**DATA EXCERPTS**
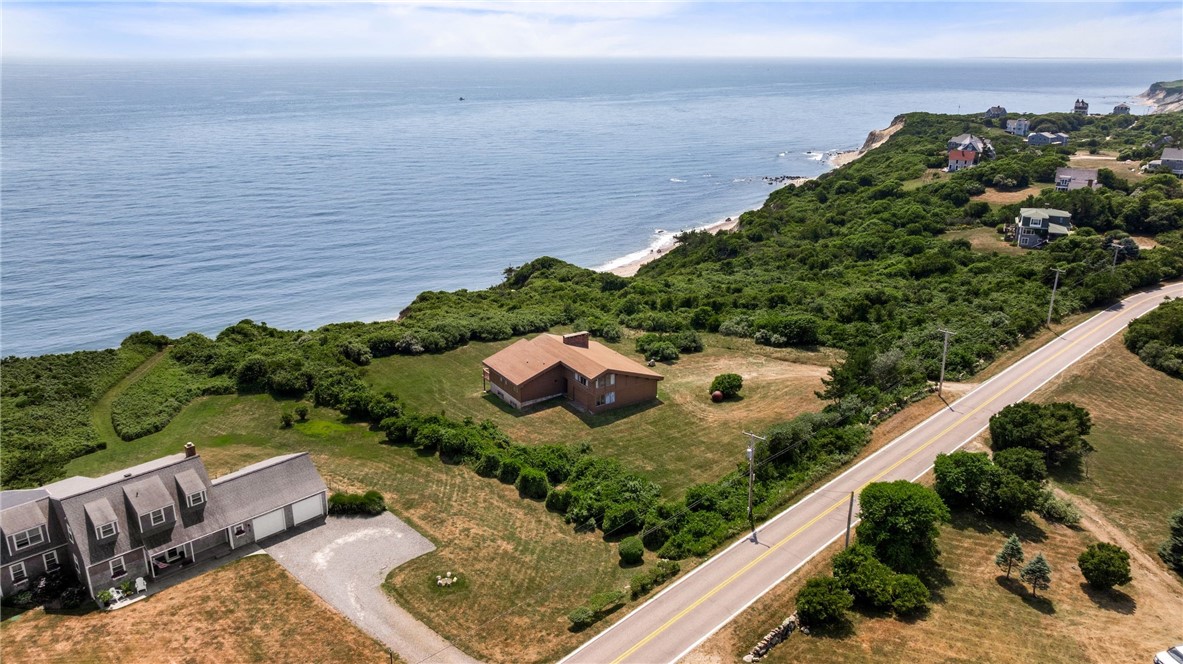 1035 Mohegan Trail Block Island, RI 02807 - Photo 47 of 50
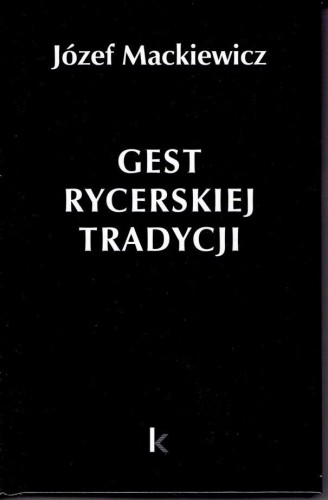 3a696c294d379a78181651d6f5cc63c6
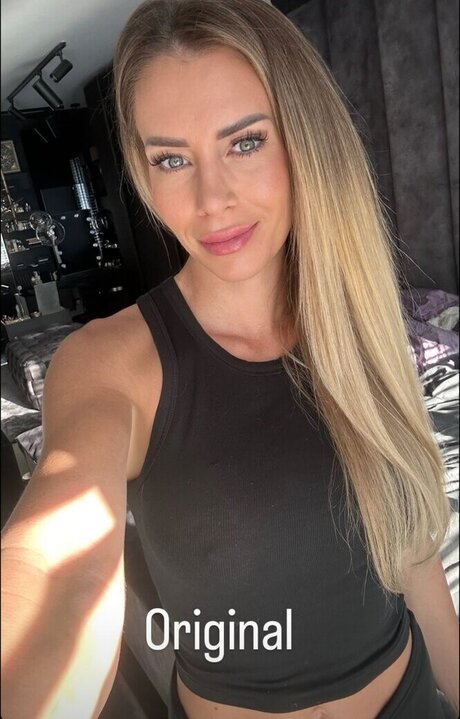 Alina Schulte Im Hoff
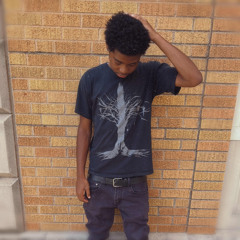 nique - Backdoor prod untoldsecrets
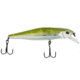 G-Ratt Baits Jerkbaits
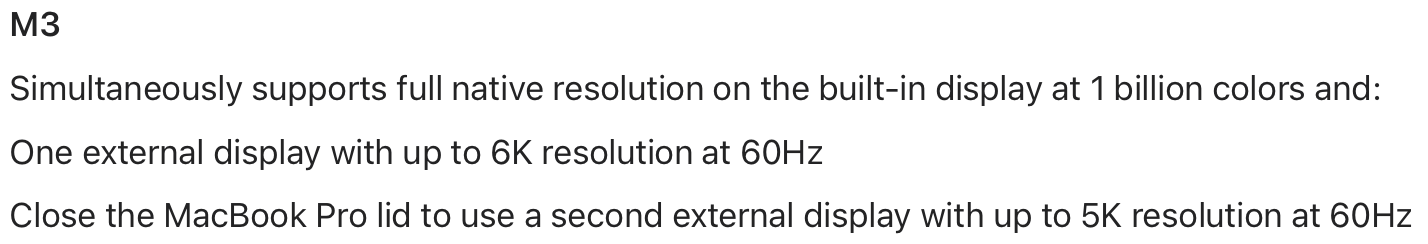 Screenshot 2024-10-06 at 9.19.54 PM.png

**WORK INSTRUCTION**
Repeat every line of the data exactly, but do not include pictures.

**EXPECTED ANSWER**
 1035 Mohegan Trail Block Island, RI 02807 - Photo 47 of 50
 3a696c294d379a78181651d6f5cc63c6
 Alina Schulte Im Hoff
 nique - Backdoor prod untoldsecrets
 G-Ratt Baits Jerkbaits
 Screenshot 2024-10-06 at 9.19.54 PM.png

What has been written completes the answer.